Я промолчал. Рассказчик удовлетворенно улыбнулся.
– Итак, – продолжил он, – Фаина Васильевна. Девичья фамилия – Сливинская. Отец – академик, мать – красавица полька, вернее, по-старому, полячка из старинного рода польских магнатов Асташевских. Но сначала, для затравки, как это делается в приличных домах – перед выпивкой подают закуску, сначала немного о предках. Начнем с предков со стороны матери, а потом уже со стороны отца, по матушке предки корнями ушли глубже, дольше выкапывать. Упоминание о Станиславе Асташевском можно найти в хрониках первой четверти ХVII века, как раз, если помнишь, у нас было время смут, Лжедмитриев, народных ополчений, Ивана Сусанина. Можно спорить о том, был Сусанин или не был, умер он за царя или отечество – эти факты, как технические условия на газовые турбины и унитазы, пересматривают каждый год все кому не лень; а вот Асташевский был точно, и ни в каких пересмотрах не нуждается, оттого что он никогда не продавался и на нем некому было спекулировать. Но сведений о нем, повторяю, можно найти множество. Он был богач, красавец, бретер. Конь, сабля, кубок и паненка были с ним неразлучны. Он иногда в запале мог их и попутать. «Черт попутал!» – восклицал он, когда наутро обнаруживал, что ночью отстегал плеткой паненку, и, раскаявшись, целовал любимую кобылу в губы. Кобыла только скалила зубы. Но не кусалась. Следующие три века не изменили существенно характер и внешность ясновельможных панов Асташевских. Разве что лысеть они начинали в XVIII столетии после пятидесяти лет, в XIX – после сорока, а в XX – уже к тридцати. Но рождались по-прежнему все лысенькие, головастые и крикливые. По народным приметам: пузцо сытенькое, голова тыковкой – генералом будет. Так и бывало. Что же касается женской половины этого рода – все пани были исключительные красавицы. А красавицы – они всем красавицы, потому всем и нравятся. Говорить же про ум и нравственность красавиц, как ты знаешь, не умно и не нравственно.

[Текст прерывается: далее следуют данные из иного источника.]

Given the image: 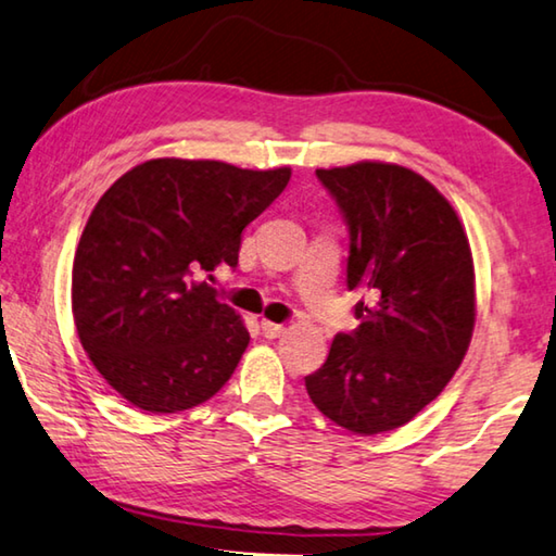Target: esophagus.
I'll use <instances>...</instances> for the list:
<instances>
[{"mask_svg": "<svg viewBox=\"0 0 556 556\" xmlns=\"http://www.w3.org/2000/svg\"><path fill=\"white\" fill-rule=\"evenodd\" d=\"M261 330H263V334H266L268 340H276V338H280V334L286 332V327L278 325V323H270V320H261Z\"/></svg>", "mask_w": 556, "mask_h": 556, "instance_id": "1", "label": "esophagus"}]
</instances>
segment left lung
Masks as SVG:
<instances>
[{"label": "left lung", "mask_w": 556, "mask_h": 556, "mask_svg": "<svg viewBox=\"0 0 556 556\" xmlns=\"http://www.w3.org/2000/svg\"><path fill=\"white\" fill-rule=\"evenodd\" d=\"M350 229L359 325L305 377L313 404L362 435L394 431L456 375L476 325V270L458 214L416 172L387 162L315 169Z\"/></svg>", "instance_id": "8db88e82"}]
</instances>
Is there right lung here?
Wrapping results in <instances>:
<instances>
[{
	"label": "right lung",
	"mask_w": 556,
	"mask_h": 556,
	"mask_svg": "<svg viewBox=\"0 0 556 556\" xmlns=\"http://www.w3.org/2000/svg\"><path fill=\"white\" fill-rule=\"evenodd\" d=\"M288 179V167L162 157L100 197L73 258L71 307L90 362L125 402L177 414L229 381L249 330L197 278L236 268L243 229Z\"/></svg>",
	"instance_id": "obj_1"
}]
</instances>
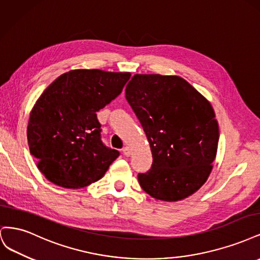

Отец Сливинского, Николай Васильевич, окончил Петербургскую духовную академию. Прекрасная память, широкая образованность, интеллигентность, великолепный голос и стать сулили ему приличный духовный сан, блестящую карьеру, счастливое будущее. Но карьера у него, увы, не сложилась. Человек предполагает, а Бог располагает. Жизнь бросала его по свету, по городам и епархиям – нигде он не приживался. Правда хранит непорочного в пути, оттого и путь у непорочного бывает так долог. Время было беспокойное и смутное, как и три века назад, как и у нас. Я же говорил, что оно застыло в нас, несправедливое и непонятное. По прошествии лет Сливинский понял, что время – это тоже проявление Его, и оно тоже бесстрастно, как Он, и одинаково справедливо ко всем; но тогда ему казалось, что к нему время было особенно несправедливо. Да и разберись тут со временем, когда времени ни на что не остается: с одной стороны, на слуху все громкие, то прославляемые, то проклинаемые, имена – отлучение графа Толстого, открытие мощей Серафима Саровского, явление бога во плоти Иоанна Кронштадтского и плотского диавола (а может, ангела?) Григория Распутина; а с другой – обычное людское болото, безбожные погромы евреев, осуждение иоаннитов, воровство, мздоимство, лжесвидетельство, чревоугодие, праздность, косность, ложь, злоба, и все, все погрязли в свинстве, пьянстве и провалились в пропасть блуда. И те, кто больше всех погряз и провалился, громче всех взывали к богу с просьбой покарать грешников. И все окаянные жаждали нового Мюнцера.
И Мюнцер пришел. В один год все пошло вверх тормашками, и настали черные красно-белые года, с лицами, перекошенными в морды и хари, с диким храпом несчастных лошадей, с голодом и холодом, и всюду были одни начальники и не было ни одного закона. И всяк был лишен его доли – всяк был лишен наслаждения делами своими. И каждый пролил кровь каждого, и бегать теперь каждому до могилы от самого себя. А потом и детям их, и внукам, и правнукам. И никуда не убежать. И не осталось ни у кого ни чести, ни честности, ни гражданственности, ни доброжелательности, ни милосердия, ни непорочности. Страх создал богов. Страх богов и погубил.